(Picture-based spatial questions)
-=-=-=-=-

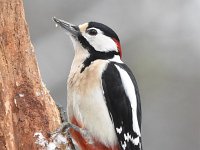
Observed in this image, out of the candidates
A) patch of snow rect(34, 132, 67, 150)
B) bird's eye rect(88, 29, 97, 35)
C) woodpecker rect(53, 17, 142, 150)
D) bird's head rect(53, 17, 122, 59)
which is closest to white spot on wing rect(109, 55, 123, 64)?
bird's head rect(53, 17, 122, 59)

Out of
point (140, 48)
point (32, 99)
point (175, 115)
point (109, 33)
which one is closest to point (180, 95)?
point (175, 115)

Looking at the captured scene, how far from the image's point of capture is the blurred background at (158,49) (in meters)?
8.66

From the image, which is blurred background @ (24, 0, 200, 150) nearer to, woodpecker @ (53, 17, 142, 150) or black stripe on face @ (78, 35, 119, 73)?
black stripe on face @ (78, 35, 119, 73)

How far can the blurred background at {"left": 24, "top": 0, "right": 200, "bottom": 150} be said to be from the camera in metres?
8.66

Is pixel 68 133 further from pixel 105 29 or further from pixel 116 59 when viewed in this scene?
pixel 105 29

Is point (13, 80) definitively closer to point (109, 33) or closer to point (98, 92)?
point (98, 92)

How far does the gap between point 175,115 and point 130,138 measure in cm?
419

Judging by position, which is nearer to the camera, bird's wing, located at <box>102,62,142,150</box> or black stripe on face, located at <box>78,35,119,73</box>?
bird's wing, located at <box>102,62,142,150</box>

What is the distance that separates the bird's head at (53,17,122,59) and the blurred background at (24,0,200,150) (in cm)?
299

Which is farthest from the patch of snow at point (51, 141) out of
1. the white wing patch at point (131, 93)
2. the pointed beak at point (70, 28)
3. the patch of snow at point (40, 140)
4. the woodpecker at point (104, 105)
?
the pointed beak at point (70, 28)

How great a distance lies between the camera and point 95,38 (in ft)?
17.6

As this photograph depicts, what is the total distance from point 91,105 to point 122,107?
0.24 m

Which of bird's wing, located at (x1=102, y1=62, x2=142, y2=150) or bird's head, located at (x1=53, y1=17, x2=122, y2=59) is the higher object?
bird's head, located at (x1=53, y1=17, x2=122, y2=59)

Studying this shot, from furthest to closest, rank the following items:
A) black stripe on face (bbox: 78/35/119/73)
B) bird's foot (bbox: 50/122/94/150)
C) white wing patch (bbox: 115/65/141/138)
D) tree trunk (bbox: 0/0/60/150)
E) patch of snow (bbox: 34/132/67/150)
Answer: black stripe on face (bbox: 78/35/119/73) < white wing patch (bbox: 115/65/141/138) < bird's foot (bbox: 50/122/94/150) < patch of snow (bbox: 34/132/67/150) < tree trunk (bbox: 0/0/60/150)
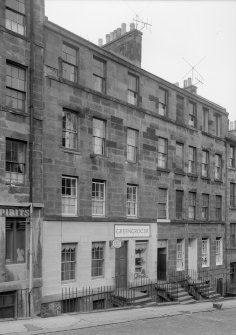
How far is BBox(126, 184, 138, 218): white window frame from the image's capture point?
23728 millimetres

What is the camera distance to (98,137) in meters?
22.1

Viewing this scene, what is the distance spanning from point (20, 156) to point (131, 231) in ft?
26.9

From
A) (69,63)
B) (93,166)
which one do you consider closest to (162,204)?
(93,166)

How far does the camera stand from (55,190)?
64.1 feet

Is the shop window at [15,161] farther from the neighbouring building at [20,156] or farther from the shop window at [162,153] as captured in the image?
the shop window at [162,153]

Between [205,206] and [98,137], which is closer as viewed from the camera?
[98,137]

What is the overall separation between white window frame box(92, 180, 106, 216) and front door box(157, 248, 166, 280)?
5.81 metres

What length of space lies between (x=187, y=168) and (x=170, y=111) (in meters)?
4.02

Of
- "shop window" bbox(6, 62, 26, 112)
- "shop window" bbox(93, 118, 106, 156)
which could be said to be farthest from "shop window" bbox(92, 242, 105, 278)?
"shop window" bbox(6, 62, 26, 112)

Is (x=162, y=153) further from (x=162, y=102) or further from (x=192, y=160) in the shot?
(x=192, y=160)

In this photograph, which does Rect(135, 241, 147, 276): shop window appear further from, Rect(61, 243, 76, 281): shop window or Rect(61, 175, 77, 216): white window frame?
Rect(61, 175, 77, 216): white window frame

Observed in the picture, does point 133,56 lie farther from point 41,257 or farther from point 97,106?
point 41,257

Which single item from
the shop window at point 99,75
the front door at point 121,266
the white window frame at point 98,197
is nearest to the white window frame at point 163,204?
the front door at point 121,266

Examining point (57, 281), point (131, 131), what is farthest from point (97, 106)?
point (57, 281)
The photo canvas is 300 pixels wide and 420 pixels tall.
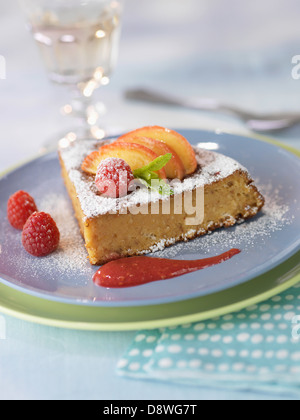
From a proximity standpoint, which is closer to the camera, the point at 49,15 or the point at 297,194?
the point at 297,194

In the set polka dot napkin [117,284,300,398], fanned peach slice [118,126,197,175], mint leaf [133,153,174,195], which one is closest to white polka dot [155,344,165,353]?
polka dot napkin [117,284,300,398]

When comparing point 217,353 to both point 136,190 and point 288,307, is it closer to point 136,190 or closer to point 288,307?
point 288,307

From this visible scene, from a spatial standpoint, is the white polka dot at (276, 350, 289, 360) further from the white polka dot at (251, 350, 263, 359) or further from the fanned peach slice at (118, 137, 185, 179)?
the fanned peach slice at (118, 137, 185, 179)

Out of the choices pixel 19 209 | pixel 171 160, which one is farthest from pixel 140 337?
pixel 19 209

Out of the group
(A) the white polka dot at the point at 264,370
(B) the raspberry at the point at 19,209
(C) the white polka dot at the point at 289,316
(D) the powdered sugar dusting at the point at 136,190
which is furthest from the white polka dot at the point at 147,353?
(B) the raspberry at the point at 19,209
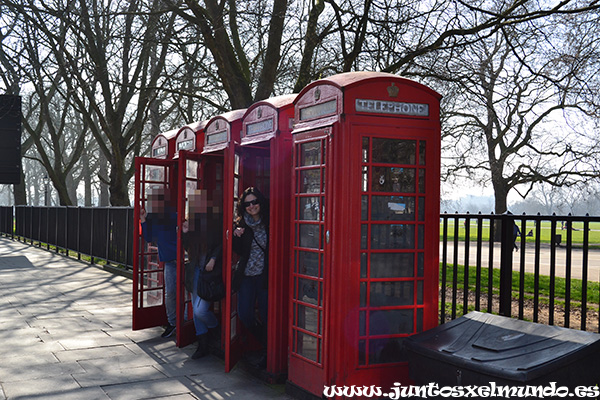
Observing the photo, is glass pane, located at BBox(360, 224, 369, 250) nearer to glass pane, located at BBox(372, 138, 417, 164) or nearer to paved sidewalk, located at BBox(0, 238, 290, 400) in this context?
glass pane, located at BBox(372, 138, 417, 164)

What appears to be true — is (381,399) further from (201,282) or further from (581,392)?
(201,282)

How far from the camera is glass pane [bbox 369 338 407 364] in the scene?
468 cm

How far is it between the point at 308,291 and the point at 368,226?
0.84m

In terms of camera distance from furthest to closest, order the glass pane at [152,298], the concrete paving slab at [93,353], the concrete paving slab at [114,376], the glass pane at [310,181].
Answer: the glass pane at [152,298], the concrete paving slab at [93,353], the concrete paving slab at [114,376], the glass pane at [310,181]

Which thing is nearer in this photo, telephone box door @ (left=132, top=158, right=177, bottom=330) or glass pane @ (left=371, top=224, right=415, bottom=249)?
glass pane @ (left=371, top=224, right=415, bottom=249)

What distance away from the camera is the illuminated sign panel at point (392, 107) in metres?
4.61

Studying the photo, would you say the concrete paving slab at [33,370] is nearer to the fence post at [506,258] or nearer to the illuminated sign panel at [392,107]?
the illuminated sign panel at [392,107]

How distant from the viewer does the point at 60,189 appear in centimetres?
2206

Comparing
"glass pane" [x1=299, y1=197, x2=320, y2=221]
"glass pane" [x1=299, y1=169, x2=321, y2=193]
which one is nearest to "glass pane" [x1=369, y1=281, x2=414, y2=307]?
"glass pane" [x1=299, y1=197, x2=320, y2=221]

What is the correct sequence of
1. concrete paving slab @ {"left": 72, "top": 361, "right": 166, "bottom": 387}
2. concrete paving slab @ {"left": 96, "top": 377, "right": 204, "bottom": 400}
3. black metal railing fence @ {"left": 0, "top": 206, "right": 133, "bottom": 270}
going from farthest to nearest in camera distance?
black metal railing fence @ {"left": 0, "top": 206, "right": 133, "bottom": 270} → concrete paving slab @ {"left": 72, "top": 361, "right": 166, "bottom": 387} → concrete paving slab @ {"left": 96, "top": 377, "right": 204, "bottom": 400}

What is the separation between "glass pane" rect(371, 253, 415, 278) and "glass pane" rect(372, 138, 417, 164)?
0.79m

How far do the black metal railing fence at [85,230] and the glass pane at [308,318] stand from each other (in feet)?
27.1

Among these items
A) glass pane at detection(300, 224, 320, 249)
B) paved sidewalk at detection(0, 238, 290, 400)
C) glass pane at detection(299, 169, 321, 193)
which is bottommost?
paved sidewalk at detection(0, 238, 290, 400)

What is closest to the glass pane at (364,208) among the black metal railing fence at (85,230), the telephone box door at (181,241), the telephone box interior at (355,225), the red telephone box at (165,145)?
the telephone box interior at (355,225)
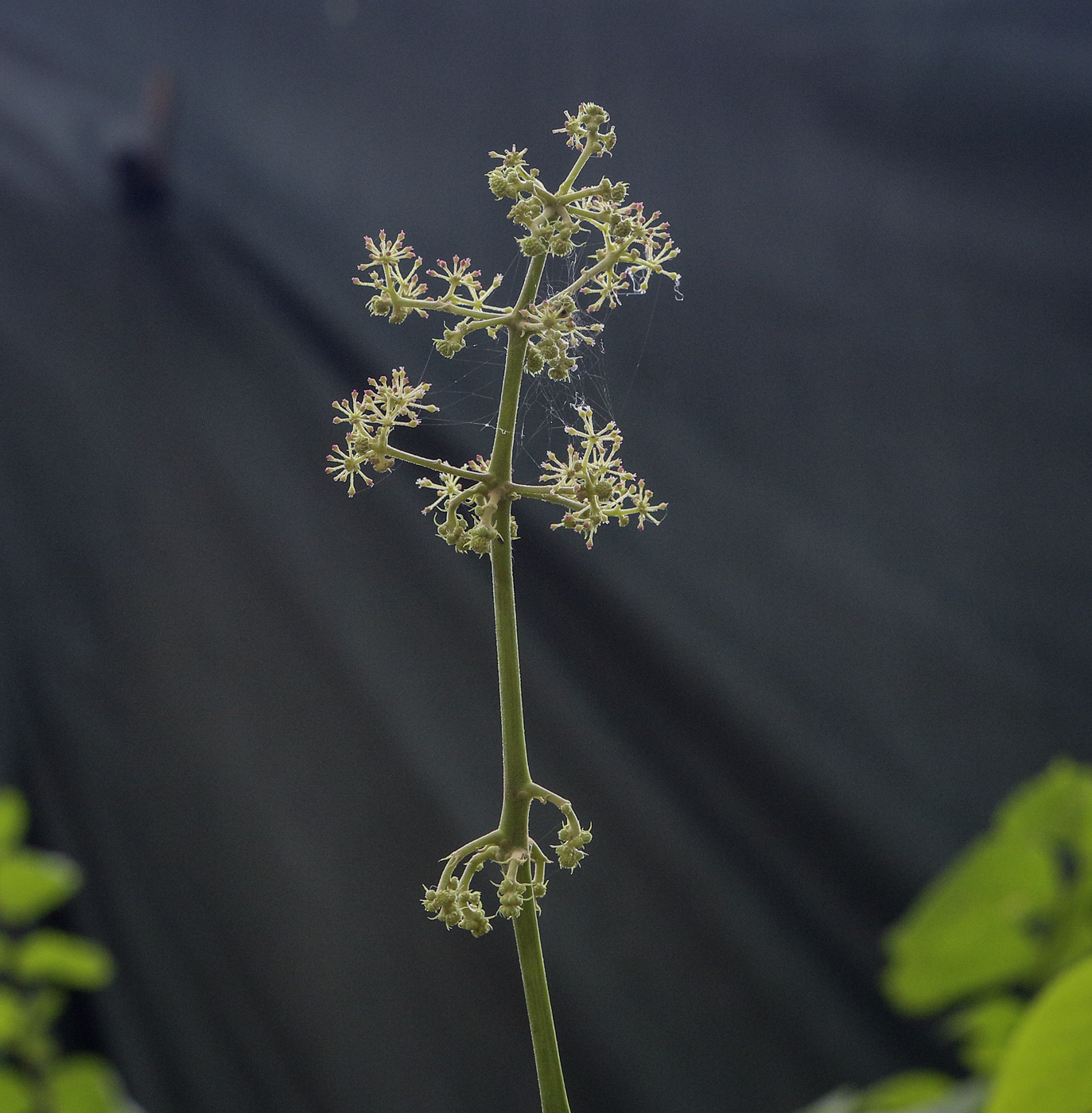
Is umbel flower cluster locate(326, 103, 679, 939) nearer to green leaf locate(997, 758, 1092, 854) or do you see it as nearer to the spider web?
the spider web

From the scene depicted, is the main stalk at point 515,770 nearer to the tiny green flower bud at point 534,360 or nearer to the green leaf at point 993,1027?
the tiny green flower bud at point 534,360

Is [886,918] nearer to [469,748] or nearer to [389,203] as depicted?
[469,748]

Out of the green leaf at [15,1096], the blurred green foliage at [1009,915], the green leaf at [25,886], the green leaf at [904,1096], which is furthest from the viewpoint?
the green leaf at [25,886]

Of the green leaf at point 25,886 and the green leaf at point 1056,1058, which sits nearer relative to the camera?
the green leaf at point 1056,1058

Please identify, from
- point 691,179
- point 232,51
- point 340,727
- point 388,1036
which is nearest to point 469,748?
point 340,727

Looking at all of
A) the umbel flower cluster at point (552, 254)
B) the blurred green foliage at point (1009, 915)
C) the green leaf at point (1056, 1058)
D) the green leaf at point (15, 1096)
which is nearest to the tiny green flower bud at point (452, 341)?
the umbel flower cluster at point (552, 254)

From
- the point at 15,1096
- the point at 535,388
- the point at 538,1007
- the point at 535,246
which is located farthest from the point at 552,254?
the point at 15,1096

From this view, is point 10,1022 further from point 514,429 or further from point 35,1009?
point 514,429
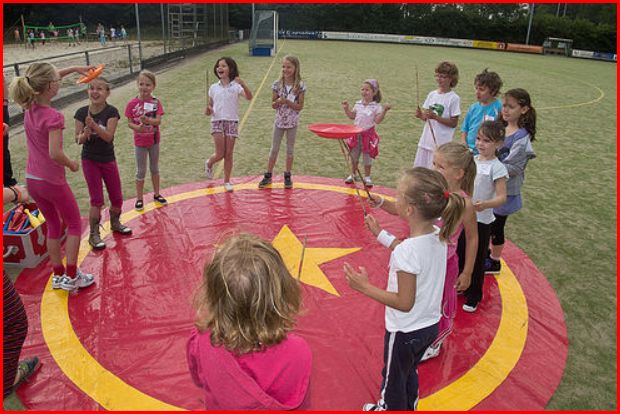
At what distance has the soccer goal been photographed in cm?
2806

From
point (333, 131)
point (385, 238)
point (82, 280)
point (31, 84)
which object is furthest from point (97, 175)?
point (385, 238)

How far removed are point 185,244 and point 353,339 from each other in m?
2.57

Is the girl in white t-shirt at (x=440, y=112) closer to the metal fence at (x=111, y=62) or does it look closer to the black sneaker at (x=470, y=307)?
the black sneaker at (x=470, y=307)

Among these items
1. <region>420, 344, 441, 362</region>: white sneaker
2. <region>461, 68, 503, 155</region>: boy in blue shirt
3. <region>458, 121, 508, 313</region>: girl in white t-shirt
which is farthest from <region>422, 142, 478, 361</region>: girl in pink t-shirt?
<region>461, 68, 503, 155</region>: boy in blue shirt

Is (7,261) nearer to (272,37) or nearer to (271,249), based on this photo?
(271,249)

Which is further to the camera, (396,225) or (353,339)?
(396,225)

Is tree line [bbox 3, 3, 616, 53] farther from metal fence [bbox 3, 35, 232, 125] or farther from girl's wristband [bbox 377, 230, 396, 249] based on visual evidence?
girl's wristband [bbox 377, 230, 396, 249]

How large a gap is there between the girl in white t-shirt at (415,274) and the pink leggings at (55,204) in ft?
9.87

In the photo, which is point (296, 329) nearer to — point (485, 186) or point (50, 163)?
point (485, 186)

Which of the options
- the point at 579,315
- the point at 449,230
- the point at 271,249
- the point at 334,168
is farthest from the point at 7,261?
the point at 579,315

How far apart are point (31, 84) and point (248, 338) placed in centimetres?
333

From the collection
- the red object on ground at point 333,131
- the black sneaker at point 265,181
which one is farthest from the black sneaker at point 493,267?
the black sneaker at point 265,181

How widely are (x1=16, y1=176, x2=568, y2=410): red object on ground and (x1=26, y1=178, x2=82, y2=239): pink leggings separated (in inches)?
28.2

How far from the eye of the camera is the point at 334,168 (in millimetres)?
8594
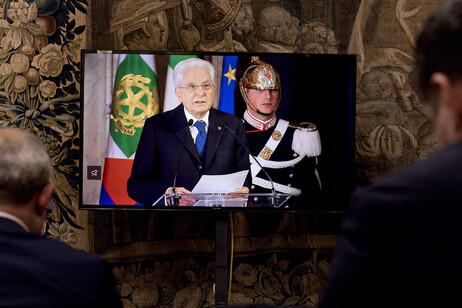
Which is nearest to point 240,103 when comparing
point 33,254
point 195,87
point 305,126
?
point 195,87

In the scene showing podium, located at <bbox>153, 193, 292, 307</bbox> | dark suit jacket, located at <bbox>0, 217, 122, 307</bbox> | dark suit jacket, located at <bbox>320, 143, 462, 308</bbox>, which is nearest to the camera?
dark suit jacket, located at <bbox>320, 143, 462, 308</bbox>

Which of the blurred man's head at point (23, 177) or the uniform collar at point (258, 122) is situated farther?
the uniform collar at point (258, 122)

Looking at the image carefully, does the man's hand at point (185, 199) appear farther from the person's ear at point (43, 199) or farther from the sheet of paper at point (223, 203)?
the person's ear at point (43, 199)

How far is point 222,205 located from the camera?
8.82 feet

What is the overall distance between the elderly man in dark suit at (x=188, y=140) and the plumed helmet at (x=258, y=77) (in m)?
0.18

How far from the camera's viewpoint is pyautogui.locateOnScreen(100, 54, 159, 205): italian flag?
272 centimetres

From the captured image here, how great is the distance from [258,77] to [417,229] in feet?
6.91

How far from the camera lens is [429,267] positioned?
689 millimetres

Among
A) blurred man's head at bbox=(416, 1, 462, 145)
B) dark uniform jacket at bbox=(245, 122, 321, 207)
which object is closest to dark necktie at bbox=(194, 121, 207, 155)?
dark uniform jacket at bbox=(245, 122, 321, 207)

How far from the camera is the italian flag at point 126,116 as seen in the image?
2721mm

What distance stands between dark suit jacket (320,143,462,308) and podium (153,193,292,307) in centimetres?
197

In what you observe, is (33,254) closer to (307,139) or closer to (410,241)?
(410,241)

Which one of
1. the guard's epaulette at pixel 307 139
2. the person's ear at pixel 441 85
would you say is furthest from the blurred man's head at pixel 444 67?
the guard's epaulette at pixel 307 139

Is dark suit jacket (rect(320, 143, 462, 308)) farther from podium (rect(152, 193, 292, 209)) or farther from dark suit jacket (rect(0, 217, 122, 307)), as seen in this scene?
podium (rect(152, 193, 292, 209))
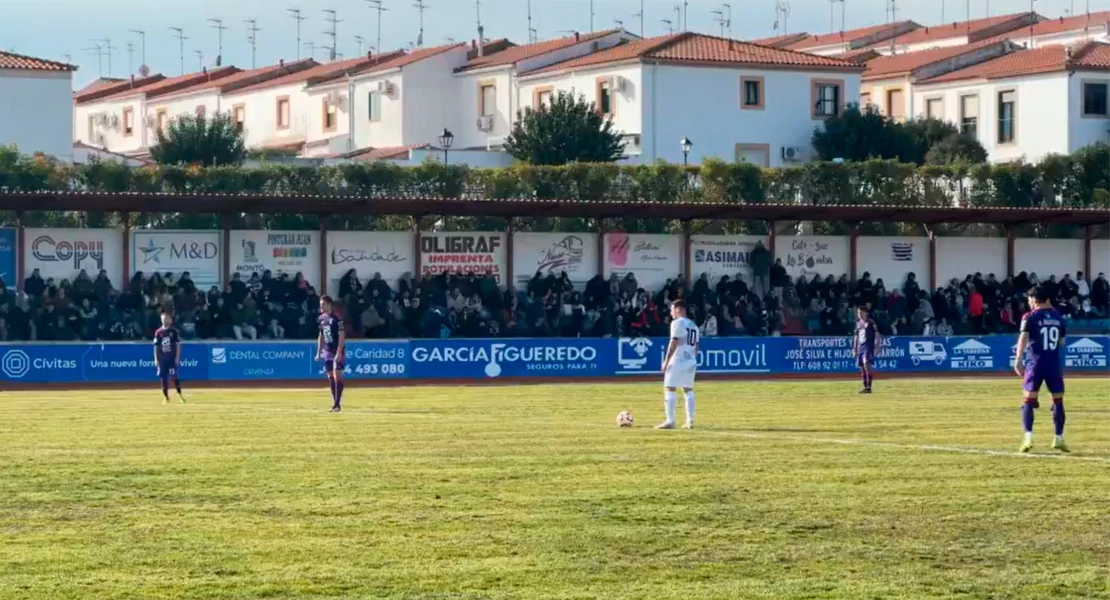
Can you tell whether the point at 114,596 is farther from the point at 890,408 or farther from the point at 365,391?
the point at 365,391

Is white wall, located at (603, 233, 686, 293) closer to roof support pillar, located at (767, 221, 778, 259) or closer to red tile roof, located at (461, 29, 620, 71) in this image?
roof support pillar, located at (767, 221, 778, 259)

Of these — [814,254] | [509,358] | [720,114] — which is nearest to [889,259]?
[814,254]

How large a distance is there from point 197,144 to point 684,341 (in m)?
50.0

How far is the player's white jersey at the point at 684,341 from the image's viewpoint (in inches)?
940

-=-=-=-=-

Problem:
Please output exactly the lines from the line containing "Which one of" through the last line of the records above, both included, and leave out any pictures.

Problem solution:
Which one of
1. the guard's epaulette at pixel 307 139
2. the person's ear at pixel 441 85
would you say is furthest from the blurred man's head at pixel 444 67?
the guard's epaulette at pixel 307 139

Is dark suit jacket (rect(320, 143, 462, 308)) farther from podium (rect(152, 193, 292, 209)) or farther from dark suit jacket (rect(0, 217, 122, 307)), as seen in this scene?
podium (rect(152, 193, 292, 209))
Can you tell whether the point at 114,596 is farther from the point at 890,408 or farther from the point at 365,391?
the point at 365,391

Is white wall, located at (603, 233, 686, 293) closer to roof support pillar, located at (767, 221, 778, 259) or closer to red tile roof, located at (461, 29, 620, 71) in this image?
roof support pillar, located at (767, 221, 778, 259)

Of these — [814,254] | [509,358] | [720,114] — which is nearest to [889,259]?
[814,254]

How large a distance is there from point 197,144 to point 684,341 (in m)?
50.0

How far is the player's white jersey at the point at 684,341 from the image's viewpoint (in inches)?
940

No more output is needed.